そして、その思い込みが、信仰だと、勘違いさせる。

つまり、私は、それを、迷いだと言うのである。
信仰とは、迷いなのである。

聖書と、他の書物とに、何の区別も無い。
多くの書物の一部分を取り出して、云々するのと、同じ程度なのである。

そして、その言葉というものは、多くは、思い込みの概念を作り上げて、人間の妄想を益々と、燃やすのである。

ナザレのイエスも、仰天する、言葉の数々である。
それが、より複雑になり、神学という、更なる妄想を生む。

神学の親は、哲学である。
その哲学は、人間による。つまり、神学なるものも、人間による。
決して、神が関与したものではない。
人間の頭で、捏ね繰り回したものである。

唯一、救いがあるとすれば、行為によってのみ、救われる。
それは、現実的な行為である。

例えば、隣人愛を説くなら・・・
本当に、隣人を愛することである。

ところが・・・
プロテスタントが、出来た時、30年戦争が始まる。
カトリックと、プロテスタントの闘いである。

更に、それ以前は、十字軍の遠征という、闘い。
カトリックは、戦争仕掛け人であり、キリスト教という、宗教は、全般的に、戦争を生む宗教である。
何処に、隣人愛なるものがあるのか・・・

そういう意味では、全く話にならないのである。
更に、付け加えれば、人種差別思想も、キリスト教から、出たものである。



posted by 天山 at 06:08| 神仏は妄想第九弾 | このブログの読者になる | 更新情報をチェックする

2014年04月14日

神仏は妄想である。472

現存する最古のイエスの生涯に関する史料は、イエスの死の三十五年から六十五年後に成立したものなのである。
アーマン

だが、何度も書いているように、矛盾だらなのである。
福音書に関しては、もっと、後になる。

マルコは、西暦70年のローマとの戦争前後に、福音書を書いた可能性がある。
そして、それを下敷きに書かれた、マタイとルカは、マルコが作成された、共同体以外の地域で、出回り始めた後に、成立した。

ヨハネは、最も高度な神学論を展開している。
それは、色々なものから、影響を受けている。
その一つは、グノーシス派である。

それは、一世紀末、西暦90年から、95年頃である。

この空白期間に、どのような事態が進行していたのだろうか? この期間のキリスト教の動向については、かなりはっきりと分かっている。地中海地域の主な都市部で勢力を拡大していたのだ。もし福音書や「使徒行伝禄」が正しければ、イエスの復活の直後、彼の信者は、男女合わせておよそ15人から20人いた。
アーマン

それ以前からガリラヤでイエスと行動を共にしていた彼らは、イエスが死から蘇ったと信じた。
一世紀末には、使徒やパウロのような改宗者の伝道活動が実を結び、キリスト教は、ユダヤ、サマリア、ガリラヤ、シリアの各地に広がった。

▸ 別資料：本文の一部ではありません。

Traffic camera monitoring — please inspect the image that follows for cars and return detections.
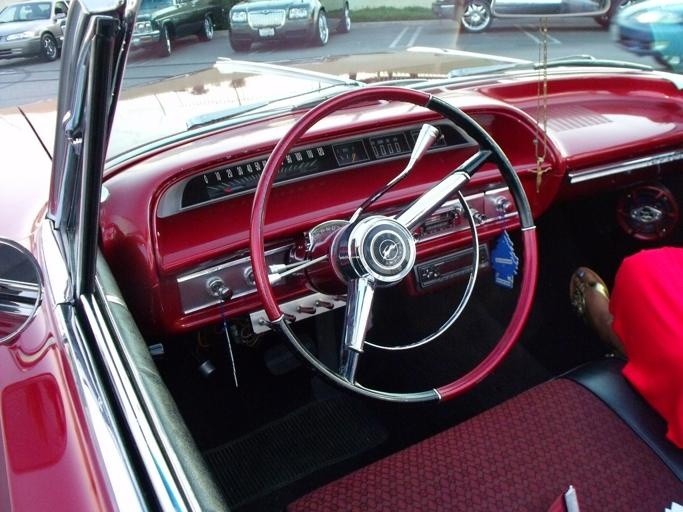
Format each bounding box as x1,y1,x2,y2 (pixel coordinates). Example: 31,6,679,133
434,0,683,75
229,0,350,53
1,1,70,60
130,0,219,57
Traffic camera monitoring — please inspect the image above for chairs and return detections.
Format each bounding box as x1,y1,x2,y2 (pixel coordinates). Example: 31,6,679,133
285,378,683,512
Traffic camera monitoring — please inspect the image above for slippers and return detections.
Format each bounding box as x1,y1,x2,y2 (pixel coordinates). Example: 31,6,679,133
569,267,609,328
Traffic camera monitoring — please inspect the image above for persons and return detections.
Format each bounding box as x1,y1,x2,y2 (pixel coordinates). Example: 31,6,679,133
568,246,683,448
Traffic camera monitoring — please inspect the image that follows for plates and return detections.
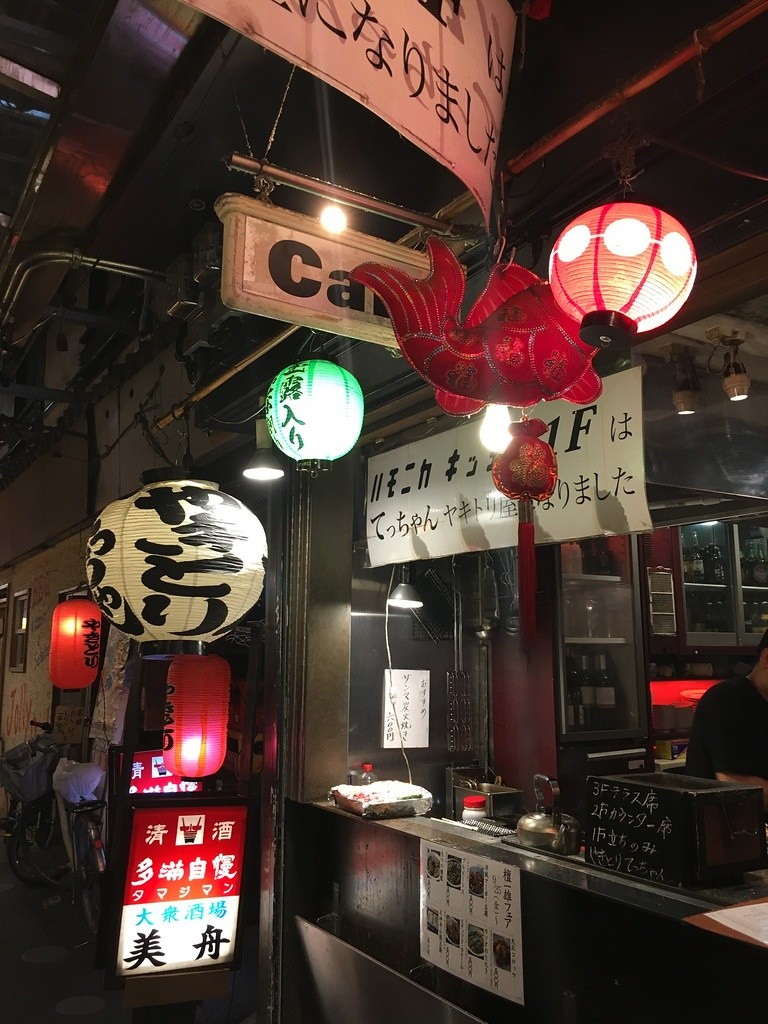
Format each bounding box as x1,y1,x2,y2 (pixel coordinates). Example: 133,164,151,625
468,926,484,956
447,858,461,887
446,917,459,946
494,934,511,972
469,866,484,896
427,852,440,880
427,908,438,930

更に、そこから北上した後、西ノキリア、小アジアまで、広がる。
現在のトルコである。
更に、ギリシャ、そして、遂に、ローマ帝国の首都ローマに及び、スペインまで達する。

また、北アフリカにも南下して、エジプトの一部にまで、進出した。

それでは、どのように、伝えられたのか・・・
単なる、口伝えである。
口頭伝承という。

人から人への、聞き伝え・・・
それが、どのようなものになるのかは、明確である。
伝言ゲームを思えばよい。

それを、事細かに、説明しない。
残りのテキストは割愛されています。